One more question actually

When I add an int and a bool without casting the bool or anything, does the bool get implicitly cast to int or does smth else happen?

usually it should just implicitly cast everything to int, but let's see what happens:

;asm -Og

int f(_Bool a, _Bool b) {
    return a + b;
}

I'm not sure what lea does

But I love this

lea := load effective address

movzx := move + zero extend

dil := lowest 8 bits of the 64-bit rdi register (edi for the lowest 32 bits)

sil := lowest 8 bits of the rsi register (esi for the lowest 32-bits)

Hmmm you probably know more abt assembly than me but it seems like casting would do the same right? Bc at the end of the day it's dealing with bytes and not types right?

I'm not actually entirely sure what happens here, but it does look like some 8-bit addition, which means I'm very curious in the result myself, too

;compile

int f(_Bool a, _Bool b) {
    return a + b;
}

int main() {
    __builtin_printf("f(true, true) = %d\n", f(1, 1));
}

Hmmmm shouldn't f(true, true) work?

Okay yeah, so it actually does evaluate to 2, but I wouldn't rely on these implicit conversions

yeah, but I couldn't be bothered to #include <stdbool.h>

Yeah I'll typecast

Just to make things clear too'

Thank you so much

What happens here is that it's basically a replacement for:

mov eax, edi
add eax, esi

Let's see what it does if compiled with -O0:

;asm -O0

int f(_Bool a, _Bool b) {
    return a + b;
}

Yeah, here we get a better picture of how a stupid computer thinks

What's rbp? And like does push like push on the stack?

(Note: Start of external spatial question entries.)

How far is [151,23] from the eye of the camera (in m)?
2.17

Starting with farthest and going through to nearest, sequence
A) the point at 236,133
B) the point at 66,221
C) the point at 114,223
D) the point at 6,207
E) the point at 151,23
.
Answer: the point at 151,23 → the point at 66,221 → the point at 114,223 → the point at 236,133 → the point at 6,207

rbp := 64-bit version of the stack base pointer register (32-bit version is ebp) (Used to point to the base of the stack)

And yeah, push pushes an element on the stack and automatically decreases rsp

And btw doesn't like the output assembly code depend on the compiler? And don't cpus have different assembly language sets? I mean this is what I was taught in school. You know, mips and stuff.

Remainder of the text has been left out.